Beauty, love and luxury are some of the alluring attributes of the orchid. For centuries their bold colors and tender blooms have intrigued cultures the world over. To this day, the orchid is known as the Chinese symbol of intimate friends, good teaching or a good harvest. Inspired by their beauty, CalyxFlowers.com is delighted to bring to you the artful nature and history of this fascinating plant.
Orchids through the Centuries
Dating as far back to the third century B.C. orchids have gained prominent note from Greek philosophers to an aristocratic European society to the titles of many modern day books like “The Orchid Thief” by Susan Orlean.
In 1818, the first orchid bloomed “in captivity” and forever changed the flower world. The bloom inspired obsessive orchid collecting to near disastrous levels. Collectors were bewitched by this newfound beauty. Forests were stripped and many species of orchids endangered. The practice was eventually banned thus giving rise to the twentieth century practice of commercial orchid breeding. Today, over 25,000 wild orchid species and over 100,000 manmade hybrid varieties continue to dazzle us.

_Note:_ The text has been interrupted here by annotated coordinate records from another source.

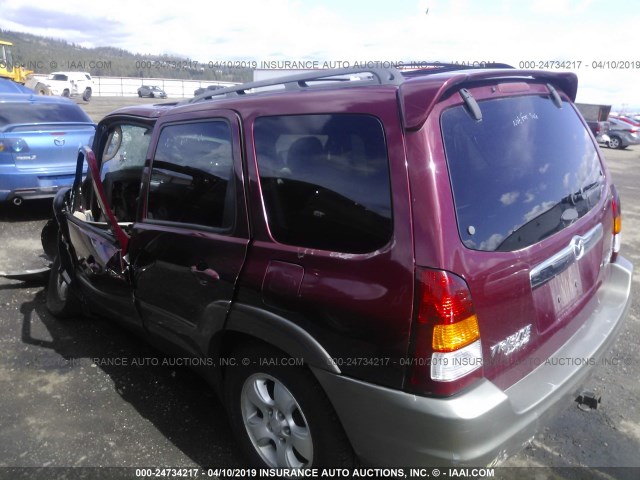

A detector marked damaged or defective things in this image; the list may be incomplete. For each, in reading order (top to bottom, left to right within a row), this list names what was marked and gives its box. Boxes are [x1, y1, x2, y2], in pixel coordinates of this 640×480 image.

damaged maroon suv [43, 65, 632, 466]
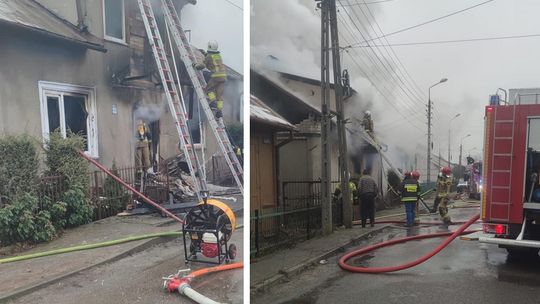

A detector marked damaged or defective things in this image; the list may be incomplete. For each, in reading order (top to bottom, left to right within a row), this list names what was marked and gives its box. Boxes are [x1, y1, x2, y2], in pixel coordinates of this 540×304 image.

damaged roof [0, 0, 105, 51]
broken window pane [104, 0, 124, 39]
broken window pane [64, 94, 88, 150]
damaged roof [251, 95, 298, 131]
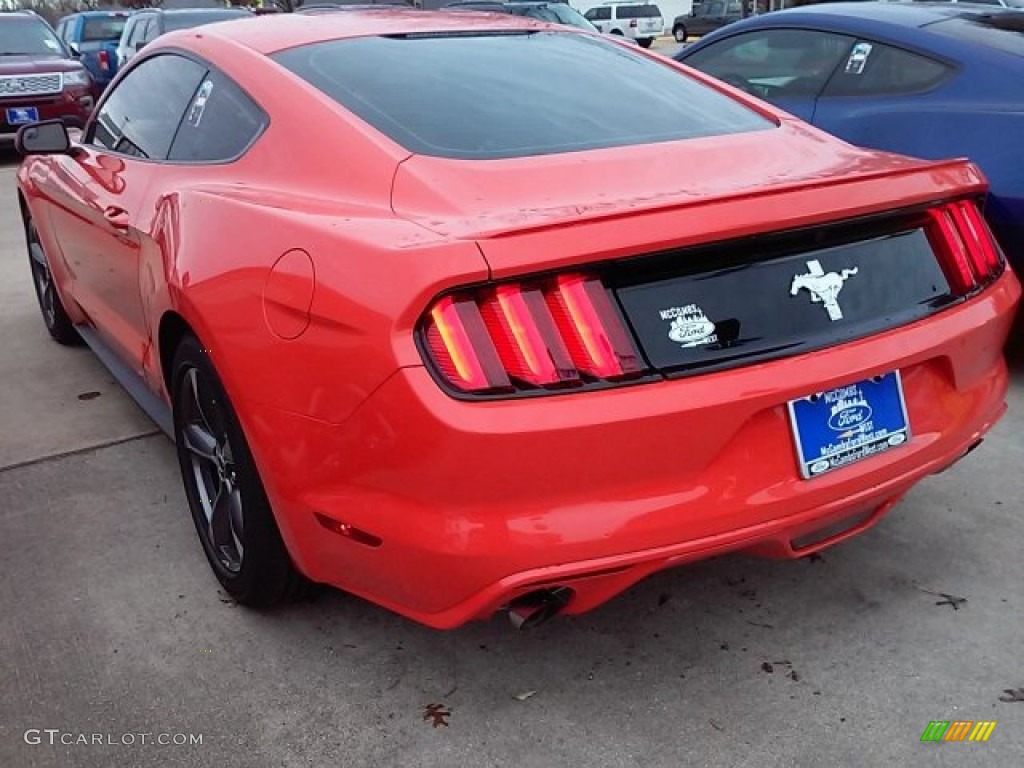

Orchids have been used for everything from perfume for kings to aphrodisiacs and love potions for anyone who could afford them. Today the orchid is used as an added addition to wedding décor and stylish modern home design.
Image Making Orchids
A single flower says everything. Whether it be one single stem amidst a bud vase or a bunch of orchids gathered together, the orchids beautiful modernistic approach is perfect for decorating around the home for a sense of wholeness, harmony and radiance. Orchids make an impressive statement with their invigorating aura that uplift one’s spirits. Our favorites for stylish décor are dendrobiums, oncidiums and the moth-like phalaenopsis but each and every orchid proves to be irresistible.
Flower fact: Did you know that the vanilla plant is considered an orchid? The Aztecs of Central America used vanilla as an essential ingredient for chocolate beverages. The Spanish explorers brought it back to Europe first introducing it as a perfume then later as a medicine and aphrodisiac.